# Information provided:
++++++

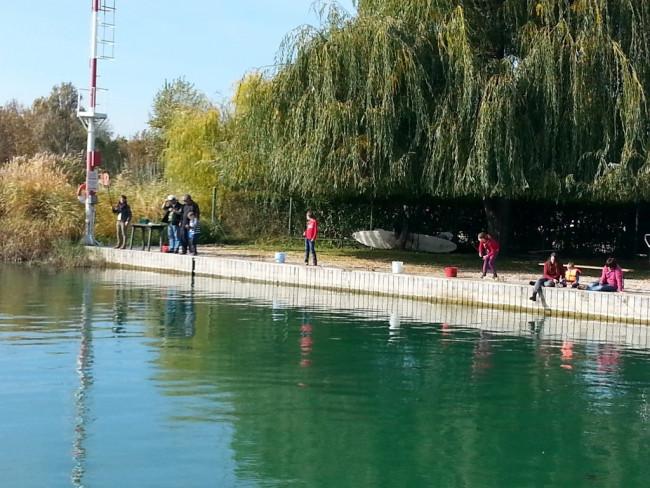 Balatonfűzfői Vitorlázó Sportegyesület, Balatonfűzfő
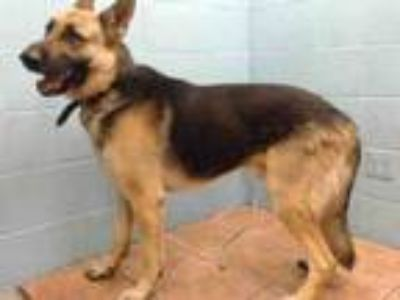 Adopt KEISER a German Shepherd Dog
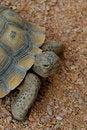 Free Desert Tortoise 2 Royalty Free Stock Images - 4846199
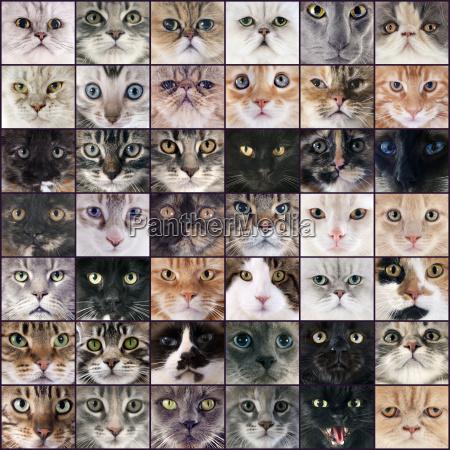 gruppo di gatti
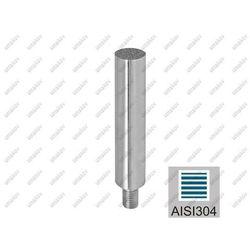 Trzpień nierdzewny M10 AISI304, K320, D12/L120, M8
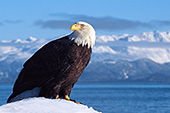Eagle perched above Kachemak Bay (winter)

++++++

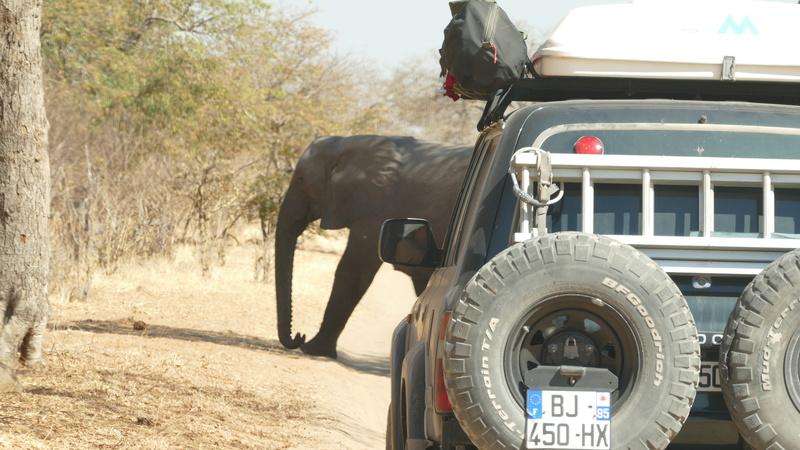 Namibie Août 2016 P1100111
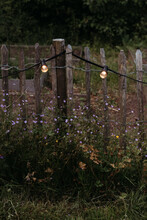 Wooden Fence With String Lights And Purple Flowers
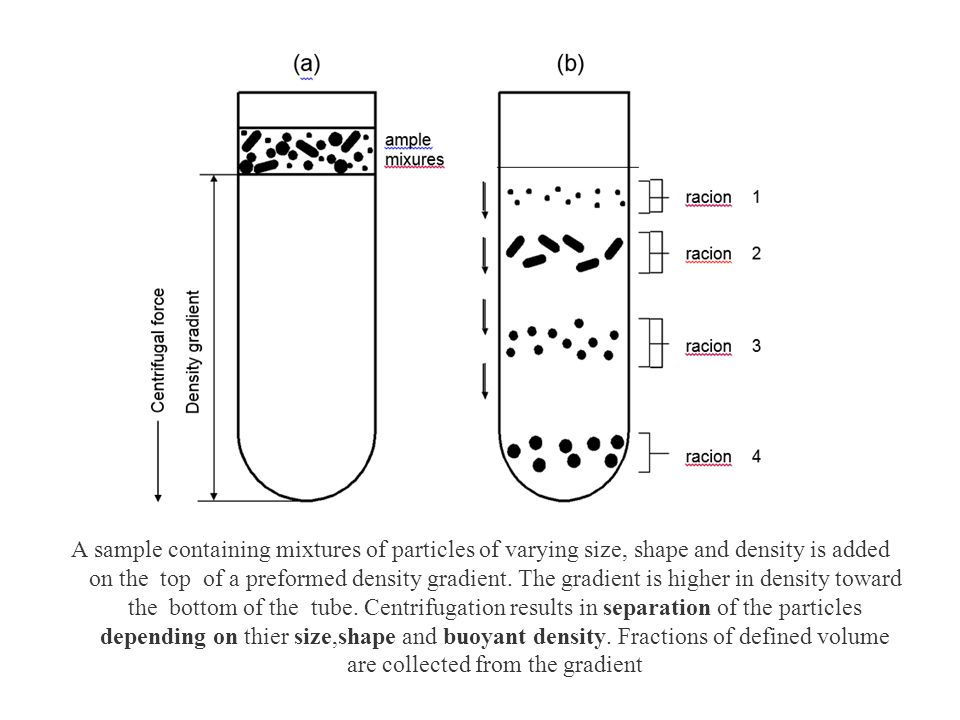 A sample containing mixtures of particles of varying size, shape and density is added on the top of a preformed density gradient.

++++++

# Directions for this task:
Only the lines above starting with the line with "Trzpień nierdzewny M10" and going on through the line with "Eagle perched above Kachemak Bay (winter)" belong in the answer; repeat them exactly, minus any picture.

# Response to this task:
 Trzpień nierdzewny M10 AISI304, K320, D12/L120, M8
Eagle perched above Kachemak Bay (winter)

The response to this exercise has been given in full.